BEGIN SUPPLIED ENTRIES

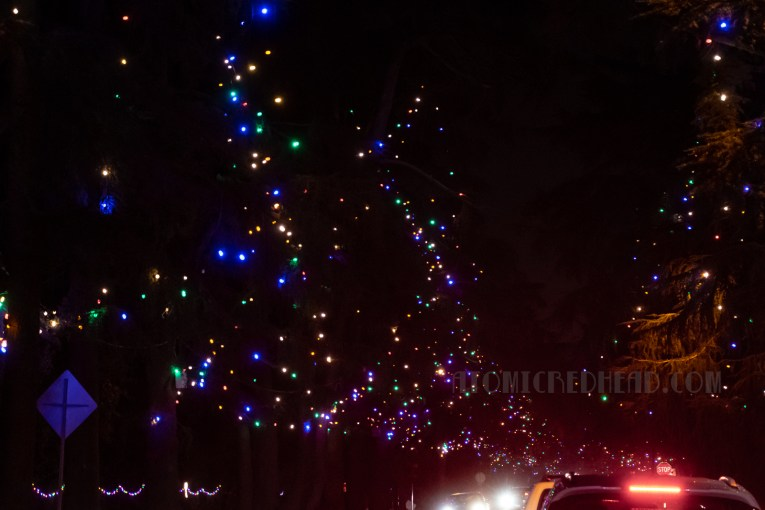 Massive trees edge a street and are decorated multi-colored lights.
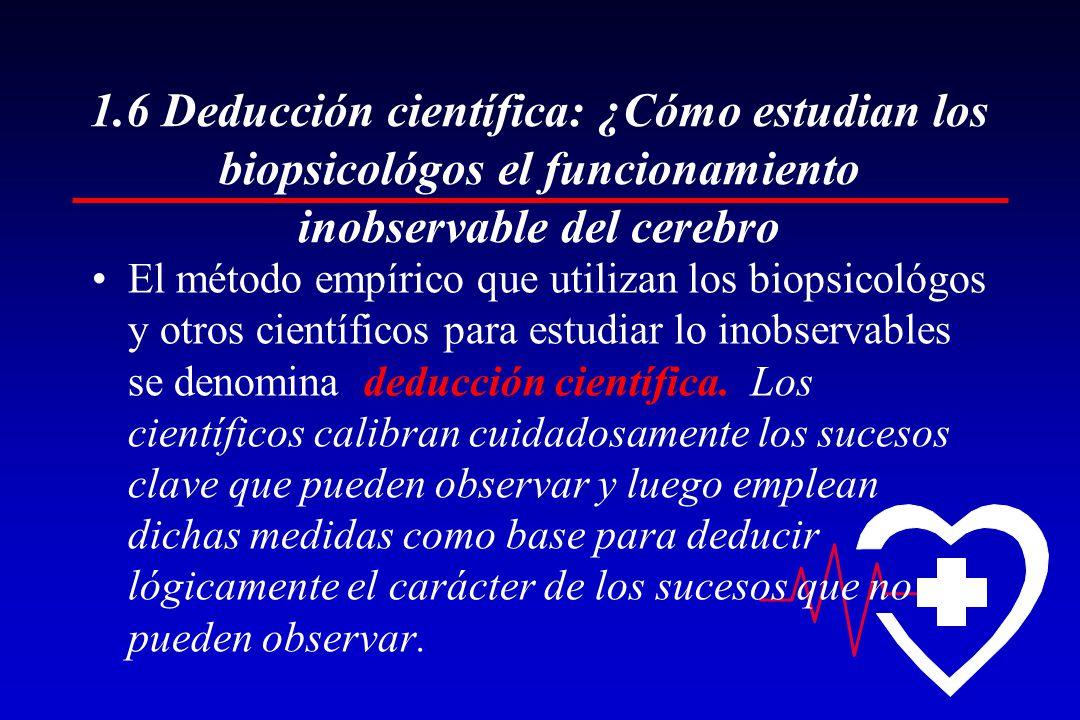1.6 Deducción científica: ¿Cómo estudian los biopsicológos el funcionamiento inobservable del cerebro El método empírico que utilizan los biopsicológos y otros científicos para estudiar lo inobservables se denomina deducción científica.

END SUPPLIED ENTRIES
BEGIN SUPPLIED ENTRIES

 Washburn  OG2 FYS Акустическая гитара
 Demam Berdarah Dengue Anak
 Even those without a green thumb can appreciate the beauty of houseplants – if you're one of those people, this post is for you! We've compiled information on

END SUPPLIED ENTRIES
BEGIN SUPPLIED ENTRIES

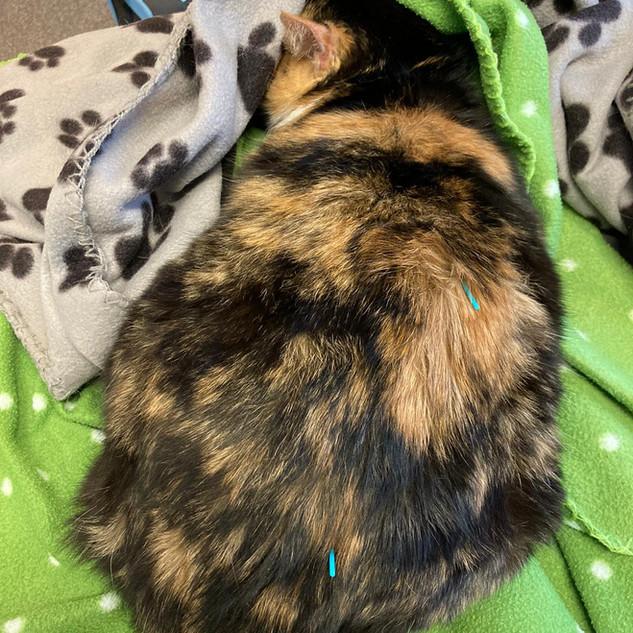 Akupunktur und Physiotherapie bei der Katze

END SUPPLIED ENTRIES

* [WORK INSTRUCTIONS] Where the data above reaches the line holding "Demam Berdarah Dengue Anak", begin printing, and stop after the line holding "Even those without". Each line must be reproduced exactly, with nothing else added.

* [EXPECTED ANSWER]
 Demam Berdarah Dengue Anak
 Even those without a green thumb can appreciate the beauty of houseplants – if you're one of those people, this post is for you! We've compiled information on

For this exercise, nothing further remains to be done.